People or things that were once people, floated in those tubes. No, not floated... hung. Their bodies were eerily still, completely transparent, outlines shimmering faintly like pale spirits submerged in red, viscous liquid. Not blood. Something thicker, something that clung to the glass like it was alive. The figures inside weren't solid they flickered faintly, ghostlike, trapped in some twisted limbo.

Her stomach lurched hard, the bile rising so fast she had to slap a hand over her mouth.

"W-What the hell is this place?" she choked out, her voice barely louder than a whisper. Her fingers gripped the edge of her jacket, knuckles white.

Draven had already stepped further in, calm as ever. He didn't even flinch at the sight of the glass prisons, rather he inspected them.

"This," he said flatly, his voice echoing slightly against the metal and wood, "is where people pay in pieces of their soul."

Jasmine's eyes widened, throat dry. Her gaze darted from one tube to the next each ghost trapped like a specimen, each expression frozen in a silent scream or vacant stare.

She wanted to run. Every muscle in her body screamed for her to turn, to bolt, to get out before something in this place noticed her. But her feet didn't move.

"Draven…" she rasped, her voice shaking now. "Tell me we're not trading here."

His silence was answer enough. And it chilled her more than the cold,

Instinct took over before her thought did Jasmine slung herself closer to Draven, her hand gripping the edge of his cloak like a lifeline. He didn't react, didn't even glance at her. Just stood there, but she could see a faint smile on his lips and she almost cursed him with it. All for thinking she was safe with him, the first thing he did was walking into danger himself.

She swallowed hard, eyes darting across the room. There were too many of them those ghost-like forms drifting in the crimson liquid. No matter how fast she counted, more tubes loomed from the shadows, She lost count before she reached ten.

Then—

"Seems this week is a good one for me. I have more customers than usual."

The voice came from behind, smooth and compelling but laced with something cold and ancient, like honey stirred into ice water.

Jasmine nearly jumped out of her skin. Her body snapped rigid, breath caught in her throat. She spun around so fast her hair whipped over her shoulder.

And there he was.

Standing in the archway between two of the glass columns was a man so blindingly beautiful, for a split second Jasmine thought he might've stepped in from somewhere else entirely, probably he missed his way and ended up here or rather he was also here for some exchange. His skin had a porcelain glow, his features unnaturally symmetrical, his eyes gleaming like twin drops of mercury. A smile curved his lips, soft and perfect, though somehow… it didn't reach his eyes.

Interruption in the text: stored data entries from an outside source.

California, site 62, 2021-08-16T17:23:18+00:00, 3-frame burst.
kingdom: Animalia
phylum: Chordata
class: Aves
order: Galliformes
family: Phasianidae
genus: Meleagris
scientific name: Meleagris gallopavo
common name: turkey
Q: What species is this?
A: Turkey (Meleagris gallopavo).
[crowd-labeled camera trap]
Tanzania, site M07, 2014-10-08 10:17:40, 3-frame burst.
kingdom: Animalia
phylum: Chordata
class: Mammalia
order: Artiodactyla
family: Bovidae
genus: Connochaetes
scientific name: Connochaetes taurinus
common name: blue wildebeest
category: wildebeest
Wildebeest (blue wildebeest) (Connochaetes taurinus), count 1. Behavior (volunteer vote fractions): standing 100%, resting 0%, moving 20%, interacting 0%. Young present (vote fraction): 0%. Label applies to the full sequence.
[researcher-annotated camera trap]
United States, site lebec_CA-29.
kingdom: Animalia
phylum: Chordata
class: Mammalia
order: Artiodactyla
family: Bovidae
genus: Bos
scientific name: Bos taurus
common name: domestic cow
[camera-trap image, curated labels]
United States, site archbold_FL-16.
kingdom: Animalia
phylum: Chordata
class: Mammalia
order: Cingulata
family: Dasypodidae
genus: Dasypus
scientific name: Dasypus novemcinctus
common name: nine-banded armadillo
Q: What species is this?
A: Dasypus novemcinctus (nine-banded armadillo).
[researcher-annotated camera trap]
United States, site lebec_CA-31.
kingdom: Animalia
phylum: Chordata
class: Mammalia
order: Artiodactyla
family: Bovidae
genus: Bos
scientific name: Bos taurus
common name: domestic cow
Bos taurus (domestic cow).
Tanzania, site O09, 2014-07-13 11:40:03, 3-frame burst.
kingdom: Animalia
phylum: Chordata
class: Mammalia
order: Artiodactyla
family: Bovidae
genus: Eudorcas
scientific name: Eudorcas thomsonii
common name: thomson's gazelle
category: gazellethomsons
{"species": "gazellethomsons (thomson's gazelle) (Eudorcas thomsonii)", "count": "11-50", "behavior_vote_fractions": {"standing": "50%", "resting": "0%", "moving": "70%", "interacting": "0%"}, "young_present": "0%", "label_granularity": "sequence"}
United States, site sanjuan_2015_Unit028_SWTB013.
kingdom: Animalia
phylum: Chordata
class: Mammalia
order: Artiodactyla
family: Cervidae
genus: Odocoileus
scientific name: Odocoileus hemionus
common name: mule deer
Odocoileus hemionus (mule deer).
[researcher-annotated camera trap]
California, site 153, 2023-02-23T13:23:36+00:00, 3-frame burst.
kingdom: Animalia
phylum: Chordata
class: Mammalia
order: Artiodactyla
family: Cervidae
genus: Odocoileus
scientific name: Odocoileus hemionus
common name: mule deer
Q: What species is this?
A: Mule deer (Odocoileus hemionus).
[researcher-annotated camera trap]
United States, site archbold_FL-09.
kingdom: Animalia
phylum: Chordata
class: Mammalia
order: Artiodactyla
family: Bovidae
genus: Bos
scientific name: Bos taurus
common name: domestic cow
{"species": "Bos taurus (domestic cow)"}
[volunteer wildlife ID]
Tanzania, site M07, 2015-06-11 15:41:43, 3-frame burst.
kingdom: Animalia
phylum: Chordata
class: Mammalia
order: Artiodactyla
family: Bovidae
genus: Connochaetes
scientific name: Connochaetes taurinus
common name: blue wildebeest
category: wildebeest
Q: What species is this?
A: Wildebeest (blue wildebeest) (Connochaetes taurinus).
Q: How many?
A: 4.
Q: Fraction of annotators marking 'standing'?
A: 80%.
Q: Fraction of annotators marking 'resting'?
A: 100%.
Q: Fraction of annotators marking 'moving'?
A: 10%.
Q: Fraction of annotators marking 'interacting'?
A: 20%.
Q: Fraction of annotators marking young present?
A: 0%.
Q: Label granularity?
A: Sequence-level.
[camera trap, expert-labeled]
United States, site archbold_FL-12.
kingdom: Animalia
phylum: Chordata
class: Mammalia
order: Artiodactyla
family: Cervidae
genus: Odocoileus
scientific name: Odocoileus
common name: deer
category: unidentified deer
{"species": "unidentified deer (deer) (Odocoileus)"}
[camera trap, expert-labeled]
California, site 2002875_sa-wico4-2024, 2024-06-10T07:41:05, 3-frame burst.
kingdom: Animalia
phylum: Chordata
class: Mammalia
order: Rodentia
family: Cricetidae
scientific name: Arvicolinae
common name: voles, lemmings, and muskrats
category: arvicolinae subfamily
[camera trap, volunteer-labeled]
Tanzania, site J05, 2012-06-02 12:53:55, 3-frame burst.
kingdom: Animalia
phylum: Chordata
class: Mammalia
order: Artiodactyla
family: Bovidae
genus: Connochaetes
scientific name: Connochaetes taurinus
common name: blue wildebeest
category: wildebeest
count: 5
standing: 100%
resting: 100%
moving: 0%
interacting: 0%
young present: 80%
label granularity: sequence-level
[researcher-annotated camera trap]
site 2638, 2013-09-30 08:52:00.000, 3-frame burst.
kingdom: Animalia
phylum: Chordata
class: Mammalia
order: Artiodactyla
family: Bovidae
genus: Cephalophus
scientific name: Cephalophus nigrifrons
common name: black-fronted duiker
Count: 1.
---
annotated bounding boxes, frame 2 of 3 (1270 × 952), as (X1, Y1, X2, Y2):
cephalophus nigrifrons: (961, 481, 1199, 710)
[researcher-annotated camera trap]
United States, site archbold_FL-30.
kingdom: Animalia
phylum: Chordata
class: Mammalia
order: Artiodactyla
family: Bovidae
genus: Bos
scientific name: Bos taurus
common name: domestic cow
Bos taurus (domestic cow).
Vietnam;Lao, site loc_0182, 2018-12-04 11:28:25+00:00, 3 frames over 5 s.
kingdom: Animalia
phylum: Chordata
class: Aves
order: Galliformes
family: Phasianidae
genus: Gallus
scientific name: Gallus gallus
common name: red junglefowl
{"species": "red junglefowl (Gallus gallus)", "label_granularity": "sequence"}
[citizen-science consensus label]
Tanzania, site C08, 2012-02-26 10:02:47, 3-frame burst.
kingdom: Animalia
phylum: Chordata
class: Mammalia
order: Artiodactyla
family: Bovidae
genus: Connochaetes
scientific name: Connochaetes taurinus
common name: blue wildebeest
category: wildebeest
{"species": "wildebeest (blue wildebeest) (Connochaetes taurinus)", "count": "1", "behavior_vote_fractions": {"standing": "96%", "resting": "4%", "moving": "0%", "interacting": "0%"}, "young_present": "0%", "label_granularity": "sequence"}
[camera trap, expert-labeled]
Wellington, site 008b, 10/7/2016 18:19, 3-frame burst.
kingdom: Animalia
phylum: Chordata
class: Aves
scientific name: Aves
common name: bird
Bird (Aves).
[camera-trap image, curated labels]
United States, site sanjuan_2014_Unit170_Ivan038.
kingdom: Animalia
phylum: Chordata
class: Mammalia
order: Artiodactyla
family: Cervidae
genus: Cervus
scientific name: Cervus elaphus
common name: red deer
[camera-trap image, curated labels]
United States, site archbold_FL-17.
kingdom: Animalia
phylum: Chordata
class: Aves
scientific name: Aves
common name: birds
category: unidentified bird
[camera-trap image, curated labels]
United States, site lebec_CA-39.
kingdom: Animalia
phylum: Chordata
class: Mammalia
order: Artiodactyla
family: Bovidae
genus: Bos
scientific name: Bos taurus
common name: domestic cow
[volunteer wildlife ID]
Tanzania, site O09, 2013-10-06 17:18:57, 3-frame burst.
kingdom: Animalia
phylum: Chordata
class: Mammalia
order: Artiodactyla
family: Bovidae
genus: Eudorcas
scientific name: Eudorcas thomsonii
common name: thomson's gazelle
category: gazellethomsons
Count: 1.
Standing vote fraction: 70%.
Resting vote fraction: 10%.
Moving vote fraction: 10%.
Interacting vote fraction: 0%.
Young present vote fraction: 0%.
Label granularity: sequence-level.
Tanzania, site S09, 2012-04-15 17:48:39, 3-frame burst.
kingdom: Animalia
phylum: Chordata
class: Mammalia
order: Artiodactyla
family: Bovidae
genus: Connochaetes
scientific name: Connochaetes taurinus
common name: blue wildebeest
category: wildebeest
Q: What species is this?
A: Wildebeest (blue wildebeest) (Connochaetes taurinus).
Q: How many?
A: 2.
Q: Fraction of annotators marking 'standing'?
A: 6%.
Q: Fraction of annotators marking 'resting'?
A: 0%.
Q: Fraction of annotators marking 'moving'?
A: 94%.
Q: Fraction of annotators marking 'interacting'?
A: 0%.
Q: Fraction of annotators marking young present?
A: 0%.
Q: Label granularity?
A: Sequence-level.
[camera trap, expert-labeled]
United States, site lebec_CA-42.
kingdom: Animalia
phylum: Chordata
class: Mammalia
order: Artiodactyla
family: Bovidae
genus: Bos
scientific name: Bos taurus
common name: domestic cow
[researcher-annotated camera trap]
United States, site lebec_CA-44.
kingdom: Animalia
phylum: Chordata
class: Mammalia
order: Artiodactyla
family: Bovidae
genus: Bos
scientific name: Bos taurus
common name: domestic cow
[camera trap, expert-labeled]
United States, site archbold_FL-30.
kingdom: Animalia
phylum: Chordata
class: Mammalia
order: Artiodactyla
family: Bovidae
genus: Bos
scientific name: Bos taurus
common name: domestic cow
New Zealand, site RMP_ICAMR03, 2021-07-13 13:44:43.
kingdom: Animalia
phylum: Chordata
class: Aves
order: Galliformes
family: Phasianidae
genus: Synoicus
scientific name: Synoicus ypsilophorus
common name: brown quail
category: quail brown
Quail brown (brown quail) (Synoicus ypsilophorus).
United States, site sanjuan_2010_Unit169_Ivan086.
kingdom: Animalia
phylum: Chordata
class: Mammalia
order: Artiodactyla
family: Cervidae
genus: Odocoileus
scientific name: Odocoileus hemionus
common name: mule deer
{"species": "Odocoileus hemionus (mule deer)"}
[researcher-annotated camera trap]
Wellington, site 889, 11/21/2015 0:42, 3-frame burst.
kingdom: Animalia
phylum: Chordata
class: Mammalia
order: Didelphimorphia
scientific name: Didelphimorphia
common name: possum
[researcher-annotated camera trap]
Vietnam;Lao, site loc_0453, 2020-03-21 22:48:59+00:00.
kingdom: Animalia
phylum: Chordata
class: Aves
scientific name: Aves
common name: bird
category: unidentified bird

He looked so out of place it made her stomach twist tighter. But the truth was always bitter, he was the owner. The man behind the tubes.

Jasmine felt the cold sweat gathering at the back of her neck. Suddenly, the whole saying "looks can be deceiving" didn't seem like a casual warning, it felt like a curse someone had forgotten to break.

"Welcome to my humble abode," the man said, voice warm and inviting, as he dipped into a graceful bow. His smile widened with perfect, gleaming teeth. it was too perfect she was almost convinced it wasn't natural, but who was she deceiving.

Jasmine didn't smile back. Her fingers twitched at her side, itching to grab Draven and bolt, but her pride wouldn't let her flinch too obviously.

'More like unhumble abode,' she bit the comment back hard, locking it in her throat. This wasn't the time for sarcasm. Not when a porcelain devil ran the house.

"To what do I owe this pleasant visit?" he asked, his voice rich as he stepped away from the shadows. His boots made little sound against the floor, yet his presence felt loud, almost commanding. He came to stand directly in front of her, eyes gleaming with an amused smile that tugged at the corner of his lips, like he already knew the answer and was simply toying with her.